Application Service API

No significant changes.

Identity Service API

No significant changes.

Push Gateway API

No significant changes.

Room Versions

No significant changes.

Appendices

Spec Clarifications

• Clarify timestamp specification with respect to leap seconds. (#1627)
• Fix various typos throughout the specification. (#1652)

Internal Changes/Tooling

Backwards Compatible Changes

• Add more CI checks for OpenAPI definitions and JSON Schemas. (#1656)
• Generate server-server OpenAPI definition. (#1657)

Spec Clarifications

• Replace all mentions of Swagger by OpenAPI. (#1633)
• Fix enum types in JSON schemas. (#1634)
• Fix schema of m.mentions object. (#1635)
• Fix rendering of m.receipt event in Client-Server API. (#1637)
• Remove required fieldname in appservice Protocol definition. (#1646)
• Fix github action workflow responsible for releasing of @matrix-org/spec package. (#1648)
• Upgrade GitHub actions. (#1660)

v1.8

Git commit	https://github.com/matrix-org/matrix-spec/tree/v1.8
Release date	August 23, 2023

Client-Server API

Backwards Compatible Changes

• Require callers to be joined to the room to report its events, as per MSC2249. (#1517)

Spec Clarifications

• Fix missing type property in the JSON schema definition of the m.reaction event.
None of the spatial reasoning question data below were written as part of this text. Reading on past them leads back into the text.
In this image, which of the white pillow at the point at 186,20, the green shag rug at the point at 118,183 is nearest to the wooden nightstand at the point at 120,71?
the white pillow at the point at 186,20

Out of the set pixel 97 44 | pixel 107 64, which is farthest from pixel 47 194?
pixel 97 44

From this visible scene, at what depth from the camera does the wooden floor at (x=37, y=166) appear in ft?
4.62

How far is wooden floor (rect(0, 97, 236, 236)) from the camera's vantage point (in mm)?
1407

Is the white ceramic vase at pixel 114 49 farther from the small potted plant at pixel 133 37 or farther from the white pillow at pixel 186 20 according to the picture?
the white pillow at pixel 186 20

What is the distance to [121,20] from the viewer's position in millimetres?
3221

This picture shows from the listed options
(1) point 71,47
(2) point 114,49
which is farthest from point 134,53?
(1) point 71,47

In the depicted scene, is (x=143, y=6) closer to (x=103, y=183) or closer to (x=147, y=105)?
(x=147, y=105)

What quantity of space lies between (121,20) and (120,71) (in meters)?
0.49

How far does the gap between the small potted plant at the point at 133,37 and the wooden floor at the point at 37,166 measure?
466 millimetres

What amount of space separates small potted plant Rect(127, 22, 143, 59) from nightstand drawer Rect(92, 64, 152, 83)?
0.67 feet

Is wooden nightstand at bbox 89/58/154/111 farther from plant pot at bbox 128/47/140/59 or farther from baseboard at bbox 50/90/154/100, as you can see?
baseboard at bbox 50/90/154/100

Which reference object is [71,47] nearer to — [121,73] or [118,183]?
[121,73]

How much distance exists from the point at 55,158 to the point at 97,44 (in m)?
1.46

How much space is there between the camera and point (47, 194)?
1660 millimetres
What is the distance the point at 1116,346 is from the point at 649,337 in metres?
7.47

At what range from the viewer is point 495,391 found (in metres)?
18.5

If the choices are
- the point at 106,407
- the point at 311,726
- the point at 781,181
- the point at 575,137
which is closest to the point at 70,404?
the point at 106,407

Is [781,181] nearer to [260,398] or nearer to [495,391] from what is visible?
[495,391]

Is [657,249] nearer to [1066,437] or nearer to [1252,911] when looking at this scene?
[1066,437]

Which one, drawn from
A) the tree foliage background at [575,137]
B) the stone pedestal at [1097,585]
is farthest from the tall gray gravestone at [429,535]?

Contributed by @chebureki. (#1552)
• Make sure examples types match schema in definitions. (#1563)
• Allow null in room_types in POST /publicRooms endpoints schemas. (#1564)
• Fix broken header formatting. Contributed by @midnightveil. (#1578)
• Render binary request and response bodies. (#1579)
• Fix description of MAC calculation in SAS verification. (#1590)
• Update link to SAS emoji definition data. (#1593)
• Fix various typos throughout the specification. (#1597)

Server-Server API

Deprecations

• Deprecate matrix SRV lookup steps during server discovery, as per MSC4040. (#1624)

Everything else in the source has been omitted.